Goal: Reproduce the following listing verbatim, preserving every line in its original order.

Data for processing:
— START —

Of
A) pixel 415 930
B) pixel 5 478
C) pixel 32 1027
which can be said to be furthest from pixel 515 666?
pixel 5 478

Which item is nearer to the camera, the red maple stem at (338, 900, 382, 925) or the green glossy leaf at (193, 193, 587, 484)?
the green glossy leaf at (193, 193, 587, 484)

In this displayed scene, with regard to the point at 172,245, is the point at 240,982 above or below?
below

— END —

Problem solution:
Of
A) pixel 415 930
B) pixel 5 478
C) pixel 32 1027
which can be said to be furthest from pixel 515 666?
pixel 5 478

Which item is nearer to the camera, the red maple stem at (338, 900, 382, 925) or the green glossy leaf at (193, 193, 587, 484)?
the green glossy leaf at (193, 193, 587, 484)

In this displayed scene, with regard to the point at 172,245, is the point at 240,982 above or below?
below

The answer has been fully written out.